= List of tasks =
1. Summarize the passage on the Benguela drilling sites in two sentences.
2. Please extend the passage on the Benguela drilling sites, starting after its last sentence.
***** Quoted text *****
Site 1081 (at 760 m) is the shallow-water site of the group. Sediments consist of gray clays, which contain varying amounts of diatoms, nannofossils, foraminifers, and radiolarians. Authigenic minerals, such as glauconite, framboidal pyrite, and dolomite, are present. Sedimentation rates are high, varying between 70 and 150 m/m.y.
Site 1082 (at 1290 m) is intermediate in depth and directly comparable to the DSDP sites farther offshore. Cyclic sedimentation is well developed and spans the last 5.8 m.y. Sediments are composed of green clays containing varying abundances of diatoms, nannofossils, foraminifers, and radiolarians.
Site 1083 (at 2190 m) is the deep-water site in the Walvis group. It has a hemipelagic section going back to 2.6 Ma. Sediments consist of clayey nannofossil ooze. Sedimentation rates vary between 60 and 140 m/m.y. Productivity changes are reflected in dark-light color cycles throughout the drilled sequence.
Site 1084, off Lüderitz Bay, will help document the stepwise and fluctuating northward migration of the Benguela Current system from the Miocene to the Quaternary periods, as well as the fluctuations in intensity of coastal upwelling in the nearby upwelling center. Such fluctuations are expected to coincide with the movement of the Angola-Benguela Front through coupling via the strength of the trade-wind system. A close tie-in between pelagic and terrigenous sedimentation within the slope record should allow oceanic changes to be matched with continental climate changes. Previous work in this area has documented anaerobic, in part varved, sedimentation in the upper margin region (for a summary, see Dingle et al., 1987; Summerhayes et al., 1995).
The upwelling areas of the Benguela Coastal Current are fed from the thermocline by South Atlantic Central Water, which originates at the Subtropical Convergence Zone by mixing and sinking of subtropical and subantarctic surface waters (Lutjeharms and Valentine, 1987). Filaments of cold, nutrient-rich waters from the coastal upwelling area extend well offshore (as much as ~600 km offshore; Lutjeharms and Stockton, 1987; see Fig. 20). Here, remnants of the filaments mix with low-productivity oceanic water, forming a zone of intermediate productivity. Coastal upwelling is strongly seasonal (Shannon and Nelson, 1996), but response to the seasons differs in the northern Benguela Region (NBR) from that in the southern Benguela Region (SBR; Dingle, 1995). Differences between these regimes are seen in the modern-day planktonic foraminiferal distributions (Giraudeau, 1993; Fig. 21) and have been demonstrated using satellite imaging (Lutjeharms and Meeuwis, 1987). The boundary separating the two regions (Lüderitz Boundary) is the site of maximum upwelling intensity at 26°-27°, with unusually low temperatures persisting throughout the year.
***** Record excerpts *****
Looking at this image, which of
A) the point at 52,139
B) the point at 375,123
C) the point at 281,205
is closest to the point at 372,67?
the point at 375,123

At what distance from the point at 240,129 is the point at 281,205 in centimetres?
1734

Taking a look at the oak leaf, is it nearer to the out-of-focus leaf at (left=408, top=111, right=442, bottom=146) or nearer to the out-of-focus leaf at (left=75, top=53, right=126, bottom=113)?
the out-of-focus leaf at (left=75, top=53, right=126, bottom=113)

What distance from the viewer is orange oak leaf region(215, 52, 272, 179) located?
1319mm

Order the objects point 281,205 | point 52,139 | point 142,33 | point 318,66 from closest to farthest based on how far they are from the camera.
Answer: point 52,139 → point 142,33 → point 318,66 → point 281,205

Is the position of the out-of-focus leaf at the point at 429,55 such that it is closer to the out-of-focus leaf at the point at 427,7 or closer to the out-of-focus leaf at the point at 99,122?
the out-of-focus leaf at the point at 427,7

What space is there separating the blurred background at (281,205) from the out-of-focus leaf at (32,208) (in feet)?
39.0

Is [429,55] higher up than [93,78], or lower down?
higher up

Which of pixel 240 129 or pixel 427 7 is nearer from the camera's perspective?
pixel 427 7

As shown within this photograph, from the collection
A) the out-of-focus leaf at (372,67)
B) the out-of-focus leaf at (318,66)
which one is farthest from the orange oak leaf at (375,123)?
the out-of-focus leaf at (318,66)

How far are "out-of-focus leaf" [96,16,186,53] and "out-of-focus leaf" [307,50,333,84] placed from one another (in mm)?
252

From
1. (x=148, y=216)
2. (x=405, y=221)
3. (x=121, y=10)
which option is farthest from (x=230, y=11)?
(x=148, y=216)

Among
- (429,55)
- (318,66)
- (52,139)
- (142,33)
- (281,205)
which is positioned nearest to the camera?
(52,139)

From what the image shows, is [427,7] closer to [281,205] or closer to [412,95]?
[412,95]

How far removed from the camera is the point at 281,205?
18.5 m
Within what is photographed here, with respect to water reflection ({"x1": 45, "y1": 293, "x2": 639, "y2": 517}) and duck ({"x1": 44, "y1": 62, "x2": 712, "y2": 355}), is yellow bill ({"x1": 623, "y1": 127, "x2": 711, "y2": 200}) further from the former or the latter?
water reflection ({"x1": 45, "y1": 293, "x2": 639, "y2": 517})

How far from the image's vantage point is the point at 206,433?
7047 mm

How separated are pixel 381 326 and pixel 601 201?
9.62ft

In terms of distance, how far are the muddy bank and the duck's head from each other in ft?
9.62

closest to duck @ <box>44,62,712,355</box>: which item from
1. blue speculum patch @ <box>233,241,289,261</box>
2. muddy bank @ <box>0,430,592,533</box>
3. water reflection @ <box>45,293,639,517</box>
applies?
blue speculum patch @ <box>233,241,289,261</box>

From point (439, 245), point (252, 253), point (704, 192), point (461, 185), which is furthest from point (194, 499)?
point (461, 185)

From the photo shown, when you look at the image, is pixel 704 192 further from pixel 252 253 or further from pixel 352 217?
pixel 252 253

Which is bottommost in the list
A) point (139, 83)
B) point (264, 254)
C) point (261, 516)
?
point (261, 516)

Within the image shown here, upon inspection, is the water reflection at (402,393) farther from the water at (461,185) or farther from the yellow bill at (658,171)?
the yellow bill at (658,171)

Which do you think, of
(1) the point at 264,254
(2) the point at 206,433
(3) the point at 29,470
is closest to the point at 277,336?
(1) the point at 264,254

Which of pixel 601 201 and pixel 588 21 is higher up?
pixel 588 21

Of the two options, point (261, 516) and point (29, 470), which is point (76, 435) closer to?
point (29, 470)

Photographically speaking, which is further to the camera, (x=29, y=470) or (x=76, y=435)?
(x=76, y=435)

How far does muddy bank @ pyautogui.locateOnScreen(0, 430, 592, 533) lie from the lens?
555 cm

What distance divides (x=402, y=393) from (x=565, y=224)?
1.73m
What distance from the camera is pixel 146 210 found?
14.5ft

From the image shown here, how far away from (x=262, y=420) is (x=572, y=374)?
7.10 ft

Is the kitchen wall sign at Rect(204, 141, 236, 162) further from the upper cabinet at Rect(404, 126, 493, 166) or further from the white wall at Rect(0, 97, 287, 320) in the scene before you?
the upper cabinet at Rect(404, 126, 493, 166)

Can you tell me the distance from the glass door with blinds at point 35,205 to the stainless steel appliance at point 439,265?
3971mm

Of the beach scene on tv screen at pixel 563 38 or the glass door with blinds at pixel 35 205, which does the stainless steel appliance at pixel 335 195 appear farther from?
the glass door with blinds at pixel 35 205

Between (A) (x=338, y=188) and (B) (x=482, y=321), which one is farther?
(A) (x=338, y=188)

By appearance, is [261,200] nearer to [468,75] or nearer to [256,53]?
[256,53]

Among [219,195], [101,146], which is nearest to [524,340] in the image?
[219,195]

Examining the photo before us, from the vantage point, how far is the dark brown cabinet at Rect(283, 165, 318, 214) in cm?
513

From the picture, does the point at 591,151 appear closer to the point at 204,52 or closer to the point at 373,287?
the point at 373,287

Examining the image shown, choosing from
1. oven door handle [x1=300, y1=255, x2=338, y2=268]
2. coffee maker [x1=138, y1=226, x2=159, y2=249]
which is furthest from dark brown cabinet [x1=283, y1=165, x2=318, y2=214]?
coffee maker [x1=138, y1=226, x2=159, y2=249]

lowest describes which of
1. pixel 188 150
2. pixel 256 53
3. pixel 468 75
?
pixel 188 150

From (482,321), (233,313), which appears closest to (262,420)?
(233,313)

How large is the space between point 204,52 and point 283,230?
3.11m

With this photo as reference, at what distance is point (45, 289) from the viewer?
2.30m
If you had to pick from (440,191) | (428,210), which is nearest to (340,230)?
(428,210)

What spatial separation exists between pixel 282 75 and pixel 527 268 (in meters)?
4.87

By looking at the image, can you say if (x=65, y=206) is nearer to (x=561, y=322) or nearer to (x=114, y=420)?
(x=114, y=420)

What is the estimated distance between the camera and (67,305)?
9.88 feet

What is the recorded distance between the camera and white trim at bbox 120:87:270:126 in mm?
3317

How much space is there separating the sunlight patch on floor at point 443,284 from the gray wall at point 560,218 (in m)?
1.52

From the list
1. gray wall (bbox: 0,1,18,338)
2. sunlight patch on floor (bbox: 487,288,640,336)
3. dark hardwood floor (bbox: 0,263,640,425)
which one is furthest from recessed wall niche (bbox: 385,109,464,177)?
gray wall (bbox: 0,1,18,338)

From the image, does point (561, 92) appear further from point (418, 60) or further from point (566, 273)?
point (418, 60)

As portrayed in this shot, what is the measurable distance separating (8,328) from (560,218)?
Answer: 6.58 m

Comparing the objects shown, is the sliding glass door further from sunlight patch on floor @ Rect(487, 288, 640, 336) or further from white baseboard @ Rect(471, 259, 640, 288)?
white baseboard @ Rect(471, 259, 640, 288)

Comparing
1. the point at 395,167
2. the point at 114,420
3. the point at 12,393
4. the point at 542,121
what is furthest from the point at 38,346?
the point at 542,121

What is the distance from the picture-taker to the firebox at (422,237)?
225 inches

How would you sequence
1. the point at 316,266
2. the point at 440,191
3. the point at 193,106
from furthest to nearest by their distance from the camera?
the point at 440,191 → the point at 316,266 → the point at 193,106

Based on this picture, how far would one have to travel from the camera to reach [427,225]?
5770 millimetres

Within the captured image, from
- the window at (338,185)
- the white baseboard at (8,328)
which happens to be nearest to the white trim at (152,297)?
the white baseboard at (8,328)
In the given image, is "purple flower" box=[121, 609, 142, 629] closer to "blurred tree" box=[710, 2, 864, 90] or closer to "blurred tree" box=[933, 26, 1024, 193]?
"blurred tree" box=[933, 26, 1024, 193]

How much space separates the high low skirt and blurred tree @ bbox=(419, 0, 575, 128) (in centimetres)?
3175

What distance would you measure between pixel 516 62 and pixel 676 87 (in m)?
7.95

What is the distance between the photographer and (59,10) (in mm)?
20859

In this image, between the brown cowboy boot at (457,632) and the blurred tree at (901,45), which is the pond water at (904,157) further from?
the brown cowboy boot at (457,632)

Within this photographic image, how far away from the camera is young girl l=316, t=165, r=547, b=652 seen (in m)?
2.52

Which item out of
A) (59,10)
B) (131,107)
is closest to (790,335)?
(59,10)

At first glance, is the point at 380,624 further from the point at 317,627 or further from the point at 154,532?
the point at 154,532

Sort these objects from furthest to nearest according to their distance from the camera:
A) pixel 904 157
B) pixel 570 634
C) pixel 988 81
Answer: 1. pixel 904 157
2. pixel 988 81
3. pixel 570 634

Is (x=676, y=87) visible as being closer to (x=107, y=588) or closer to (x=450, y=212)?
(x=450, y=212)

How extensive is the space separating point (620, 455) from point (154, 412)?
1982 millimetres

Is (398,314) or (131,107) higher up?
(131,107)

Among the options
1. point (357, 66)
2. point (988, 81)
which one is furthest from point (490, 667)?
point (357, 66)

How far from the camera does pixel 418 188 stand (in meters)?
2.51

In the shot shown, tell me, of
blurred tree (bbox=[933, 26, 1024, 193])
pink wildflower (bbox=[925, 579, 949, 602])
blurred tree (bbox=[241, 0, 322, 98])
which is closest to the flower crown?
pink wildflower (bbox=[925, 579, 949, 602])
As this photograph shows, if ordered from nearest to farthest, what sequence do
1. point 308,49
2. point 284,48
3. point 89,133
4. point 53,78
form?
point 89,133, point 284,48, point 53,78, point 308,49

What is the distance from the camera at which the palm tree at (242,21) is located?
*****
= Outputs in order =
1. Sites 1081, 1082 and 1083 lie at 760 m, 1290 m and 2190 m, with sediments of gray clays, green clays and clayey nannofossil ooze, and with sedimentation rates of 70 to 150 m/m.y. at the shallow site and 60 to 140 m/m.y. at the deep site. Site 1084, off Lüderitz Bay, will help document the northward migration of the Benguela Current system and fluctuations in coastal upwelling, which is fed by South Atlantic Central Water, is strongly seasonal, and reaches maximum intensity at the Lüderitz Boundary.

2.
Upwelling in the area north of the Lüderitz Boundary, at the location of Site 1084, shows persistent high productivity and high rates of accumulation of phytoplankton (Brown et al., 1991). Wind speeds are of medium intensity with a wide oceanic and filamentous mixing domain (Lutjeharms and Stockton, 1987). Surface sediments are rich in organics, with a maximum in the inner-shelf belt of diatomaceous ooze off Walvis Bay (Bremner, 1983; Rogers and Bremner, 1991).
Site 1084 has sedimentation rates between 100 and 270 m/m.y., with the highest values within the last 1 m.y. A diatom-rich interval in the uppermost Pliocene sequence also is marked by elevated sedimentation rates. Site 1084's close proximity to the Lüderitz upwelling cell results in well-expressed organic carbon, diatom, and coccolith cycles, via cyclic productivity intensity, as described from the late Quaternary record (Little et al., 1997). Sediments are composed of clay-rich nannofossil diatom ooze, diatomaceous nannofossil ooze, and clay-rich nannofossil ooze. Conspicuous decimeter-thick intervals of dark, organic-rich clay layers are present between 120 and 410 mbsf and are characterized by lower carbonate contents. The biogenic component of the dark layers is commonly dominated by diatom resting spores.
Site 1084 showed intense sulfate reduction in the uppermost few meters and had the second highest ammonia values ever measured for an ODP site. The sediment is unusually gas rich, and the offensive smell produced by outgassing during laboratory studies proved difficult to cope with.
The last three sites occupied during Leg 175 are located in the southern part of the Cape Basin (Fig. 1). They are rather close to the continent and should be most useful in detecting upwelling signals and clues to changes in continental climate (pollen, clay minerals, and terrigenous silt) and in sea level. Sites 1085, 1086, and 1087 are located within the SBR (Dingle, 1995; see Fig. 21). This region has a highly seasonal upwelling regime, with a maximum in summer, and a restricted mixing domain (Lutjeharms and Meeuwis, 1987; Giraudeau and Rogers, 1994).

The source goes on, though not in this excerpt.